Work instructions: Your job is to return the whole listing unchanged while skipping its images.

***** Exercise materials

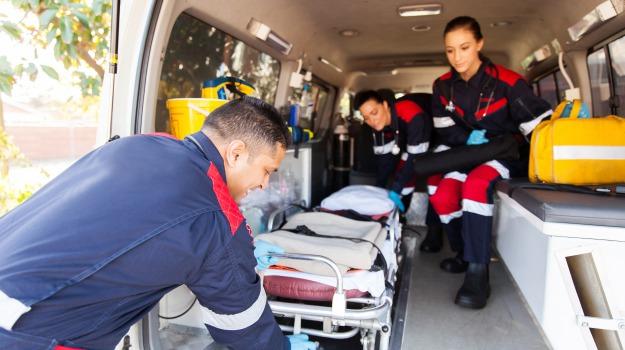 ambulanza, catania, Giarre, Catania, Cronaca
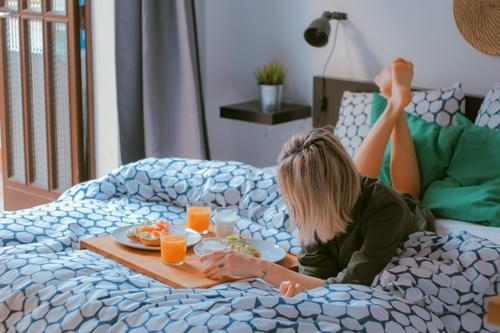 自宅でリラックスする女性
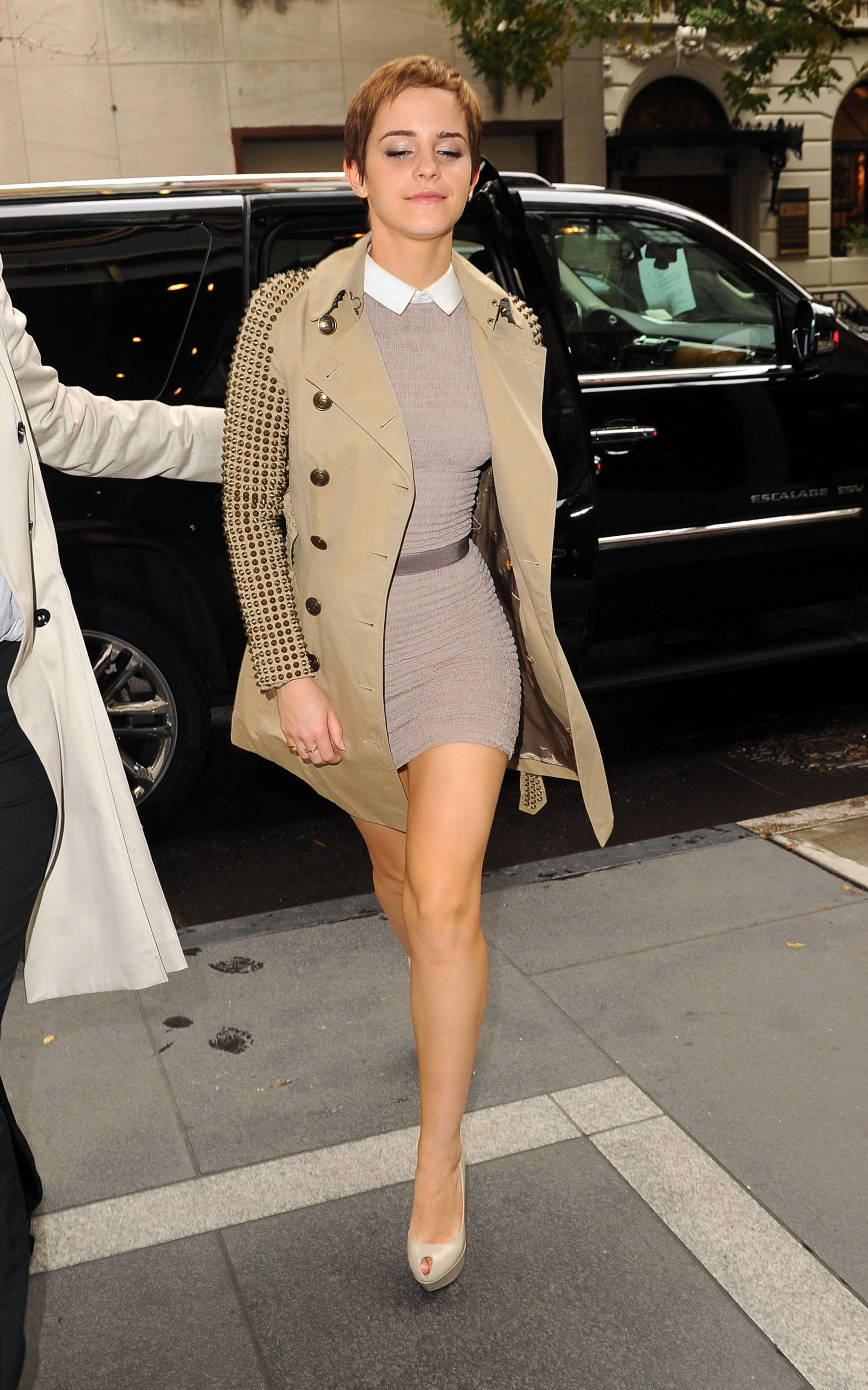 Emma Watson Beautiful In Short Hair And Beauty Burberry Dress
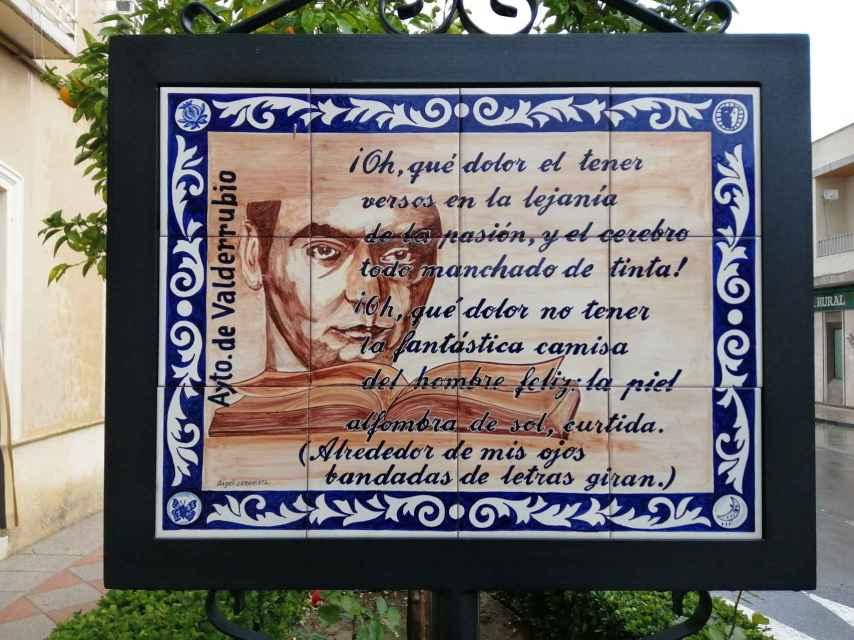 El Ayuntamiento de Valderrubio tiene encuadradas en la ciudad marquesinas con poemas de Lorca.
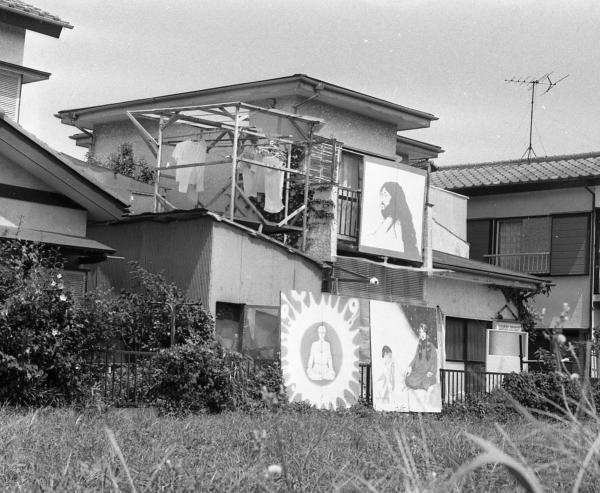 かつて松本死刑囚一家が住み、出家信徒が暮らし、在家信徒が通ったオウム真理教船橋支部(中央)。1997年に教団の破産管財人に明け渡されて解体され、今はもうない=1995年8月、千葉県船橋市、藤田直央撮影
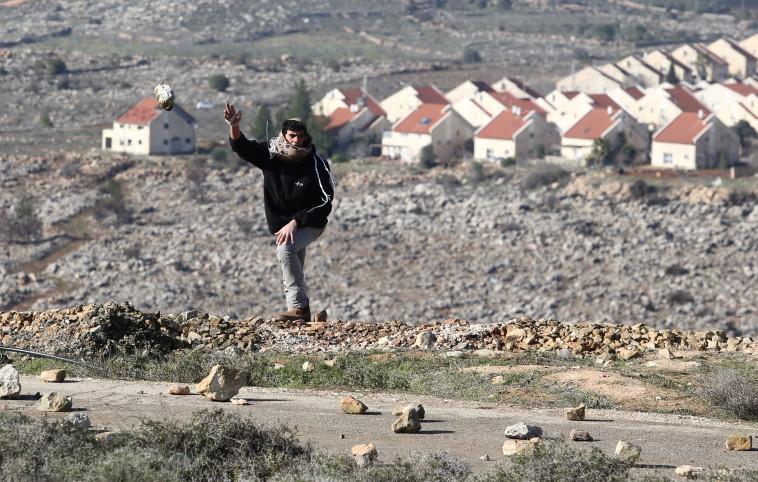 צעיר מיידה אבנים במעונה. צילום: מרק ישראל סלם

**********

Answer box:
 ambulanza, catania, Giarre, Catania, Cronaca
 自宅でリラックスする女性
 Emma Watson Beautiful In Short Hair And Beauty Burberry Dress
 El Ayuntamiento de Valderrubio tiene encuadradas en la ciudad marquesinas con poemas de Lorca.
 かつて松本死刑囚一家が住み、出家信徒が暮らし、在家信徒が通ったオウム真理教船橋支部(中央)。1997年に教団の破産管財人に明け渡されて解体され、今はもうない=1995年8月、千葉県船橋市、藤田直央撮影
 צעיר מיידה אבנים במעונה. צילום: מרק ישראל סלם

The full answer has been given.